§ Set problem
Extend the passage on the Soviet campaign to replace religious faith with scientific atheism by writing what comes after its final sentence.

For the writer and artist Sergei Tretyakov, the futurist—the archetypal new man-artist—was an “instigator-agitator. . . . This new type of worker must feel a fundamental hatred toward all things unorganized, inert, chaotic, sedentary and provincially backward. . . . He is repelled by thick pine forests, untilled steppes, unutilized waterfalls which tumble not according to our order . . . he finds greatness in every object of human production designed to overcome, subject, and master the elements and inert matter.”
THE CHURCH OF COMMUNISM
Again, fine-sounding words, but . . . In the early years after the Revolution, Soviet leaders for the most part believed that religious faith was detrimental to society and could be expunged from the human psyche—all that was needed were the right incentives and education. Many appear to have thought that religion would simply “evaporate” when the new, more egalitarian economic order emerged. In the early days, the “renovationist” movement sought to recruit revolutionaries through religious channels, but when this failed, and when the new economic order also failed to wash away religion, there emerged a growing antagonism toward both Christianity and Islam. And this led, eventually, to the deliberate creation of an atheist alternative to religion, which had three main elements. These were the Standing Commission on Religious Questions, which oversaw all religious policy matters, the League of Militant Atheists (mentioned earlier), to spread the message “that religion was scientifically falsifiable,” and a raft of atheistic universities to educate a new generation of intellectuals.
The League was the most active part of this setup. It endured from 1925 to 1941, and after Leon Trotsky was replaced by Emelian Yaroslavsky, a close Stalin aide, a policy was followed whereby it was assumed that secularization could not occur unless religious cultural expression was abandoned. So began a series of crusade-like polemics to suppress religious expression and replace it with scientific atheism, under which, promoted by Stalin, “a vast and intricate ceremonial system began to take shape that would grow throughout the Soviet era . . . the creation of Soviet alternatives to baptisms, confirmations, religious marriages, funerals” and so on. In a Soviet (“Red”) baptism, for example, the official recited the following invocation over the infant:
Life becomes much brighter and more beautiful
Much quicker is its wonderful course
Suddenly here in our Soviet family
A small person is born.
Today we are celebrating in honor of him to whom
Belongs the future, and we are saying to him
“Hail, new citizen of our great Soviet state.”27
Paul Froese, in his study of the Soviet secularization experiment, says that the Russians saw religious faith as a product of ignorance—as the fruit of ritual activity, as a collection of social institutions, as offering a set of social rewards, as offering salvation incentives or as an aspect of the state. The “ignorance” argument was strongly held, many Communist Party leaders feeling that, since the findings of science and the fruits of technology were wholly at odds with beliefs in the supernatural, once this knowledge spread, religious faith would fade.

§ Data provided
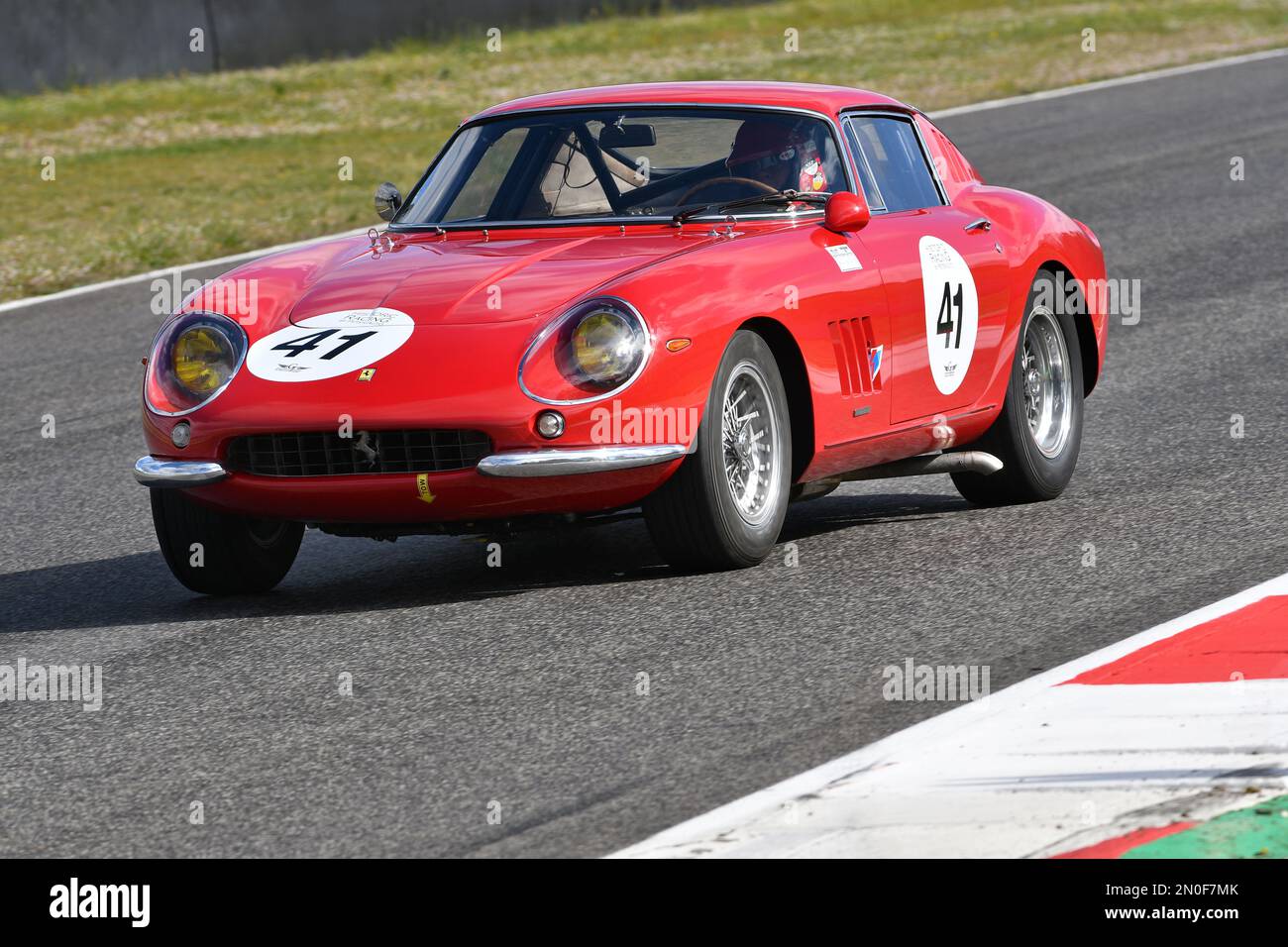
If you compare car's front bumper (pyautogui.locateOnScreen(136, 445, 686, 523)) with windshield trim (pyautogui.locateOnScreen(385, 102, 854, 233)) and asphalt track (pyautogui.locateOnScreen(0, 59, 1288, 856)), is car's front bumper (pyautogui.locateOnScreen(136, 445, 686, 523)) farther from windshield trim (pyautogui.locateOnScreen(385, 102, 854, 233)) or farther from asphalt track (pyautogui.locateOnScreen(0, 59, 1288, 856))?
windshield trim (pyautogui.locateOnScreen(385, 102, 854, 233))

§ Exercise response
Party intellectuals were well aware of the French sociologist Émile Durkheim’s notion of religion: that its strength in part derives from the feeling of “collective effervescence,” from participation in ritual which generates emotion, and this they sought to counter, as we have seen, with new rituals of their own. But at the same time, they realized they must destroy the Orthodox Church if the new rituals were to have any purchase. So began the massive—and ultimately brutal—attempts to destroy all traditional religious institutions: churches, monasteries, sharia courts, religious schools.
Yaroslavsky was certain—and told Stalin so—that too direct an assault would backfire, and so the brutality did not start immediately. In effect, the League of Militant Atheists served as a kind of church of communism in the 1920s and early 1930s, distributing atheist newspapers, giving atheist lectures, preaching at meetings that people were compelled to attend, and mimicking religious institutions: theoretical Communist texts were treated like holy books, Soviet leaders were presented as saint-like, the doctrine of historical materialism was used to explain that paradise was now attainable here on earth, in this life. There was a concept of “Soviet time,” which held that future generations would remember this “first generation” as pathbreakers in the new society, and so this first—in effect golden—generation would “live forever” in the collective memory of humanity: here was a secular form of immortality. In addition to which, religious believers were castigated as “disbelievers”—disbelievers in the Soviet system, in effect non-combatants in the struggle for a “higher” form of society.
Lenin in particular was vitriolic about religion. “Every religious idea, every idea of God, even flirting with the idea of God, is unutterable vileness . . . vileness of the most dangerous kind, ‘contagion’ of the most abominable kind. Millions of sins, filthy deeds, acts of violence and physical contagion . . . are far less dangerous than the subtle, spiritual idea of a God decked out in the smartest ‘ideological’ costumes . . .” All the more ironic, then, that Lenin’s embalming has to be seen in this light, since apart from anything else it was an intentional imitation of the way the bodies of saints were displayed in monasteries throughout Russia, where, according to Orthodox belief, holy cadavers decompose at a slower rate than those of ordinary mortals.28
But it wasn’t only Lenin—not by any means. Immediately following the 1917 revolution and in the civil war that ensued, the Bolsheviks were already targeting churches, monasteries and clerics as “potential sources of anti-revolutionary activity.” Church property was seized, and monks, priests and nuns were often killed in the process. In 1922, Patriarch Tikhon wrote a letter of protest to Lenin, complaining that thousands of clergy were being killed and that more than a hundred thousand believers had been shot. His protest was ignored, he was himself sent into exile, and a decade later
he, too, was shot.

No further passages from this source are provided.